* [Exercise instructions] Among the entries that follow, the required portion opens with the line containing "body_size: -309" and closes with the line containing "By Couldfalre */". Give that portion again exactly, and nothing else.

* [Excerpted data]
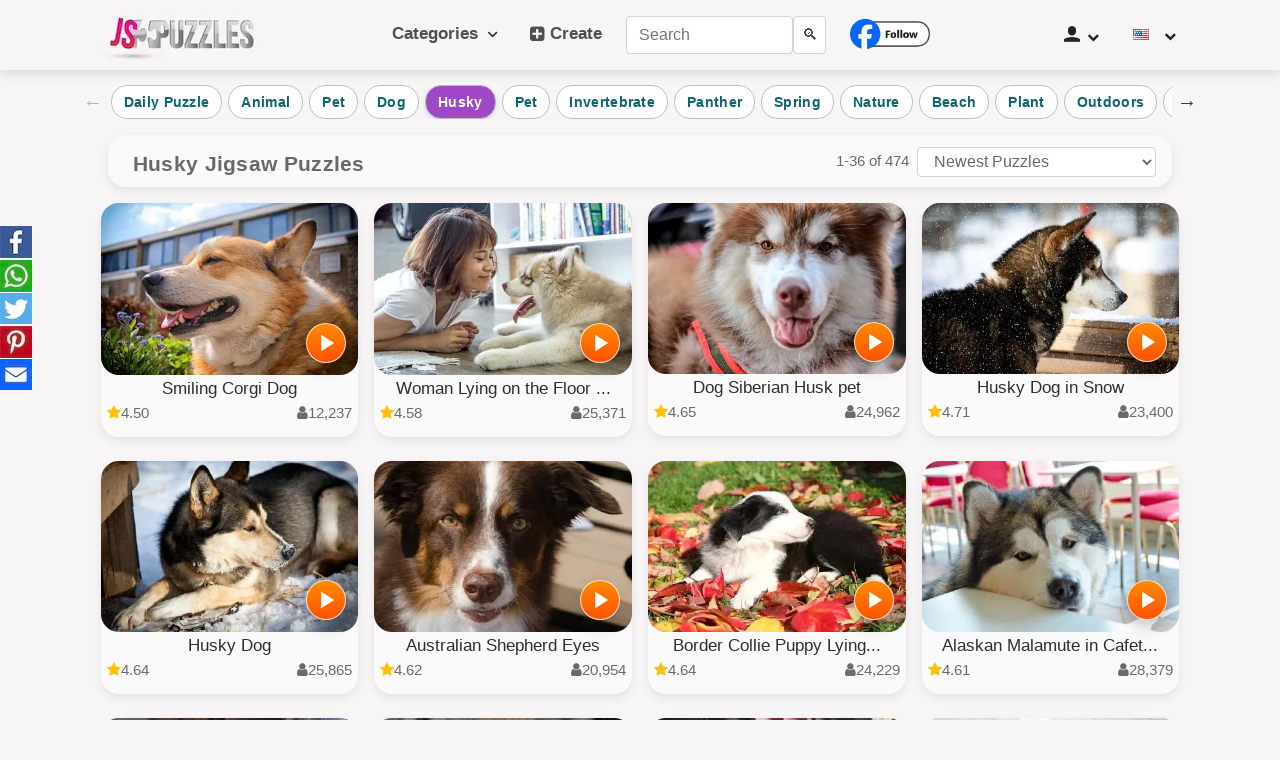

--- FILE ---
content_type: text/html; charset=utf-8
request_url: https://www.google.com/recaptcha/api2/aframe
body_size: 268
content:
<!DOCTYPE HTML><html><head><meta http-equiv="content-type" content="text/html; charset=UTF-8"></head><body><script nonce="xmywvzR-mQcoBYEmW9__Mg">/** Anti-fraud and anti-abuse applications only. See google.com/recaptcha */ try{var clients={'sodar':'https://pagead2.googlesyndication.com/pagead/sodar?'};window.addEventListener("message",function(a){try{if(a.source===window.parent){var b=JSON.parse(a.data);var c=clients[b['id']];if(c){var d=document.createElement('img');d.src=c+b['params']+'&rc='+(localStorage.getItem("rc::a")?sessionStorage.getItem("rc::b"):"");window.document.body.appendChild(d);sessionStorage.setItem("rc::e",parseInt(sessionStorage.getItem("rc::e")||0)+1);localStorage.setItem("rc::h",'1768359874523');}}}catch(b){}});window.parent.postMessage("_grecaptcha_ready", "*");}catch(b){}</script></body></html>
--
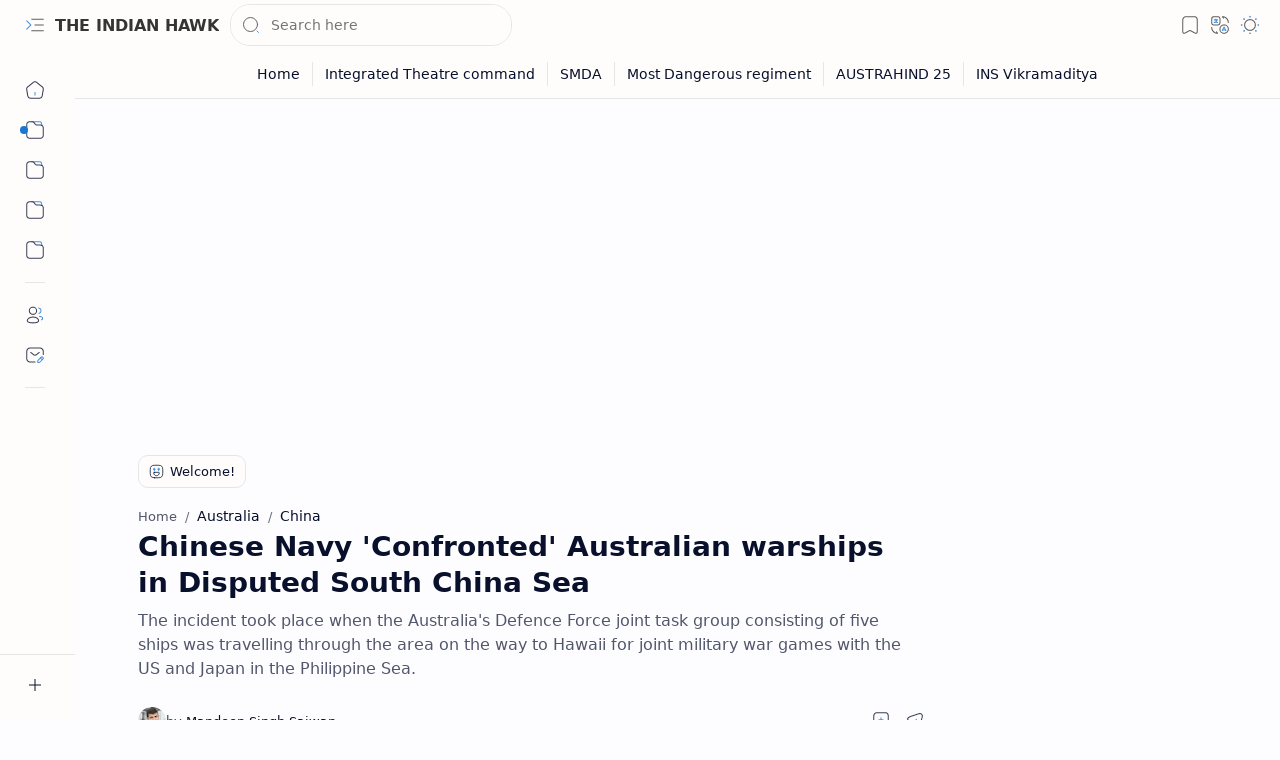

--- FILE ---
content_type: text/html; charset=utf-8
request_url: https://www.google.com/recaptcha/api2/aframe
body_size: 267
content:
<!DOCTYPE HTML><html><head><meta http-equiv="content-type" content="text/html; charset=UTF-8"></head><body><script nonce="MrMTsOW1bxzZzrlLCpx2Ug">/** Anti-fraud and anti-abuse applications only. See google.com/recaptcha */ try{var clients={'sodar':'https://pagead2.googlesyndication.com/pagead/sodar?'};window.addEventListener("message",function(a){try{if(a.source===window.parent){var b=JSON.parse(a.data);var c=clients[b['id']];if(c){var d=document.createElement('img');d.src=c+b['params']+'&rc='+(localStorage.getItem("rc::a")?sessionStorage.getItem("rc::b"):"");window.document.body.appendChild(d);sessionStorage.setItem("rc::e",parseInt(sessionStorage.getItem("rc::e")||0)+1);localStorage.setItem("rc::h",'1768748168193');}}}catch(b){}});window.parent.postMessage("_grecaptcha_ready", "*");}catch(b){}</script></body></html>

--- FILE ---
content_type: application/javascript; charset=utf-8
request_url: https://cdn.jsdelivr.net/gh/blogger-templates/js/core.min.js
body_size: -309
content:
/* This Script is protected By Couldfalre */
---
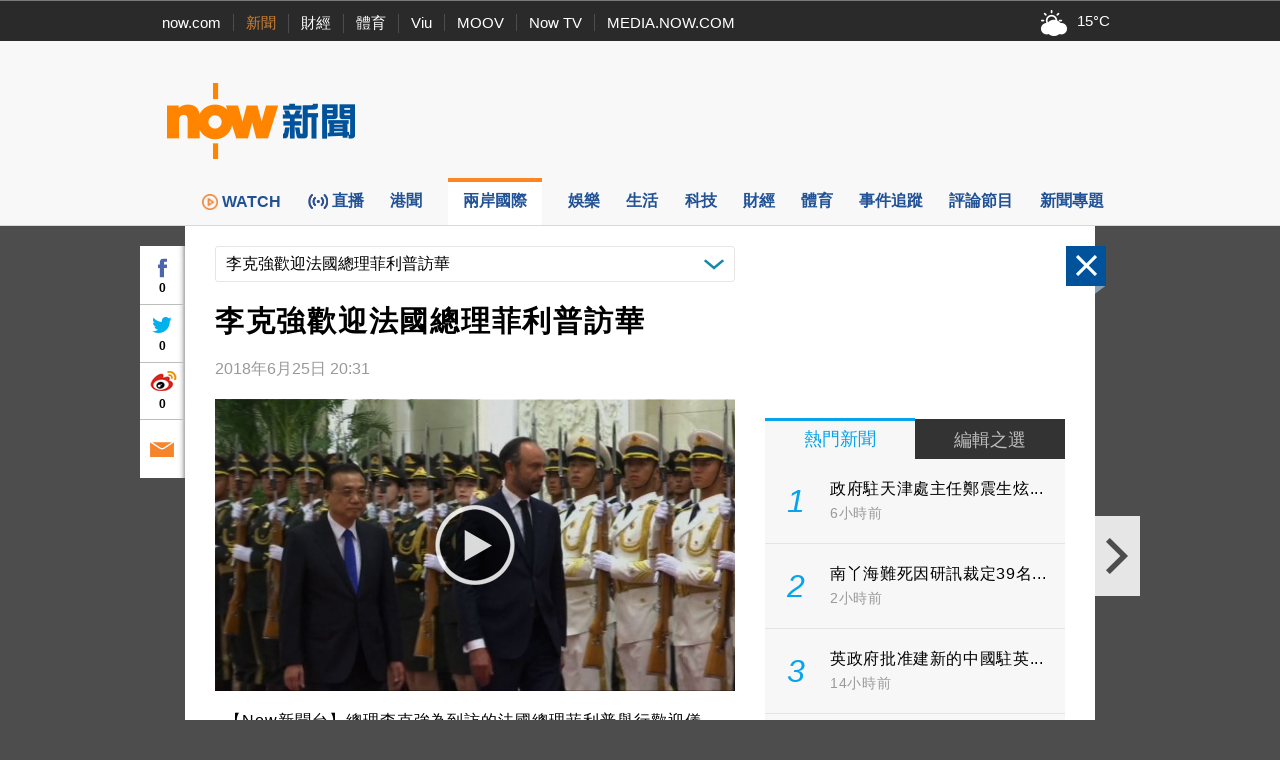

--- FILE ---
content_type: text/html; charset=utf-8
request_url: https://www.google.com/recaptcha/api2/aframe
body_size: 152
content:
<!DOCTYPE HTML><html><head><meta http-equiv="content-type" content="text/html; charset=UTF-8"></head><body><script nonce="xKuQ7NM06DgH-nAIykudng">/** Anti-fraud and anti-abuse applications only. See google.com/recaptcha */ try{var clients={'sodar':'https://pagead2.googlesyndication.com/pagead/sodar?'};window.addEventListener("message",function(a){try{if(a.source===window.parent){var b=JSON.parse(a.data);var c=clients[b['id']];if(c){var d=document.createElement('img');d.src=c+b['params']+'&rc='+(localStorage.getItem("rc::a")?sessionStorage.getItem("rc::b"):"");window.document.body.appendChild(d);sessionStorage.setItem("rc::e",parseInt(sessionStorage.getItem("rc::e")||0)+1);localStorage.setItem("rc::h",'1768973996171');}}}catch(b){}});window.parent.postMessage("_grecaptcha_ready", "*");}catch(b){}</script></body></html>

* [Expected output]
body_size: -309
content:
/* This Script is protected By Couldfalre */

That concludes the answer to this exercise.